Riane Eisler speaking about the Equal Rights Amendment in an undated photo. (Courtesy RianeEisler.com)
Riane Eisler speaking about the Equal Rights Amendment in an undated photo. (Courtesy RianeEisler.com)

Mother Theresa wrote, famously: “If we really want peace for the world, let us start by loving one another within our families.”

That sentiment may be cliche, but it is no platitude in a year that has so far been characterized by extreme violence and upheaval, war and enforced famine, performative cruelty and global inequities, and above all, a dramatically changing climate and a corresponding rise in authoritarianism, sweeping away everything else in its path as institutions of democracy fail to hold the line the world over.

A first-of-its kind online conference this week featuring an expert in peace and early development hopes to reframe peace not as a distant ideal but as something that begins in the home, in order to create new ways of looking at the world which can outwit and local and global systems of domination and control.

Dr.
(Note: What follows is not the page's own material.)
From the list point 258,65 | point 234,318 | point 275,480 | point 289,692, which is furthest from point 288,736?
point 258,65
Riane Eisler — a Southern California-based expert in partnership cultures and the author of The Chalice and the Blade, which emphasizes that authoritarianism’s intergenerational hold on populations can be interrupted by childhood interventions. The one-day summit, appropriately called Peace Begins at Home, will be held online this Wednesday.
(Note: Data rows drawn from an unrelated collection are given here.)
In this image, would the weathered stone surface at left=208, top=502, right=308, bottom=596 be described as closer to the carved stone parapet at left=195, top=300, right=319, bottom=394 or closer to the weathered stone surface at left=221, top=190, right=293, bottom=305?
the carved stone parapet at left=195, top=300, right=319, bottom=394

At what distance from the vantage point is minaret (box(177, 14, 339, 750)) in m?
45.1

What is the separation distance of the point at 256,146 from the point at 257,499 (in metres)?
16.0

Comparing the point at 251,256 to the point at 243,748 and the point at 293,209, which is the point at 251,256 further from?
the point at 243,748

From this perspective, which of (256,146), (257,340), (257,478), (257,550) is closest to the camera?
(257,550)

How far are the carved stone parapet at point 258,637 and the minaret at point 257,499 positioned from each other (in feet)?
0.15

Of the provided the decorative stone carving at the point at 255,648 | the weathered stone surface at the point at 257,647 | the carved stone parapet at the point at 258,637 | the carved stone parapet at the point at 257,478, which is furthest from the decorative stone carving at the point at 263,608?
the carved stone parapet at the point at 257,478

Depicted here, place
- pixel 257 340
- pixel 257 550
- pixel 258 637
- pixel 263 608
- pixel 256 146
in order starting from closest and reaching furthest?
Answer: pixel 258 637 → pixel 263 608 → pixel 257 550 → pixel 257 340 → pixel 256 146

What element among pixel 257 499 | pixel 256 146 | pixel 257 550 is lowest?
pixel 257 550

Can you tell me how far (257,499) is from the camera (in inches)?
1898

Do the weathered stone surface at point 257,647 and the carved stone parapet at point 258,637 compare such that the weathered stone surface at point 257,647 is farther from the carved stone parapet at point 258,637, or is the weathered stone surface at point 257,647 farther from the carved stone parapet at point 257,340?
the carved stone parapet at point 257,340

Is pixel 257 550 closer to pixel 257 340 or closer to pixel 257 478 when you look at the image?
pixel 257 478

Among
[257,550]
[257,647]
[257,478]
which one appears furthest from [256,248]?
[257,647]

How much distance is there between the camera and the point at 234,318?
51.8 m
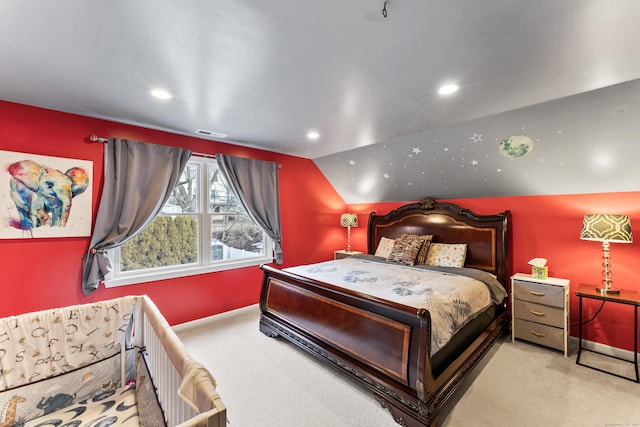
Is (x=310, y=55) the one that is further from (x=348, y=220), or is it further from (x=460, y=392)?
(x=348, y=220)

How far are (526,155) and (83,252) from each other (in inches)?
183

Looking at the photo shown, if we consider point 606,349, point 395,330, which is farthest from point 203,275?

“For too long, we’ve treated violence in the home and violence in the world as separate issues — when in truth, they are deeply connected,” Eisler said.
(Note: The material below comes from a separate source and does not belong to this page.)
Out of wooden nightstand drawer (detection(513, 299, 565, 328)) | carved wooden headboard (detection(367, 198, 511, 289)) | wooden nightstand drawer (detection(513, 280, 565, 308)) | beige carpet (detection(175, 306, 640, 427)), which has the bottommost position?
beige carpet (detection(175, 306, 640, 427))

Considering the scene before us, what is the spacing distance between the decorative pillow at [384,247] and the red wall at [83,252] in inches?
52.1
“The patterns of domination, control, and devaluation that take root in families are the same dynamics we later see played out in our politics, our economies, and even between nations.”

The summit boasts guest speakers as varied as Mursalina Amin, founder and president of Girls Toward Leadership for Afghan girls and women, Sheku Mohamed Gassimu, Jr. of Sierra Leone’s One Village Partners, and University of Madison-Wisconsin neuroscientist and professor Dr. Richard Davidson.

Indigenous journalist Angela Sterritt will serve as master of ceremonies.

According to a UNICEF study, two out of three children the world over regularly experience violence at the hands of caregivers in their homes, which Eisler maintains has ripple effects throughout the lives of those who experience it.

“When children are exposed to harm without care or support, the impacts can echo across their lives and into society at large,” says the Peace Begins at Home website.

“This summit matters because true peace isn’t only about ending war — it’s about reshaping the conditions that allow violence to take hold in any form. It begins with partnership — starting at home.”

Eisler, 94, has lived in Los Angeles most of her life, since her family fled Nazi-controlled Austria in the late 1930s.

Her own early experiences led to her research and body of work on partnership systems versus domination systems, including her book, a seminal and critical examination of global systems of domination and partnership that was first published in 1987.

Eisler went on to serve as president of the Center for Partnership Systems, dedicated to research and education and editor-in-chief of the Interdisciplinary Journal of Partnership Studies, an online peer-reviewed journal at the University of Minnesota inspired by her work.

She has also addressed universities, the U.S. Congress and State Department, the United Nations General Assembly, and more during the course of her influential career.

“If we want a more peaceful world, we must begin by nurturing partnership and care in our most intimate relationships.” Eisler said.

“Recognizing this link between the personal and the political — between how we raise children and how we govern societies — is essential to building a future where peace is not just the absence of war, but the presence of justice and care.”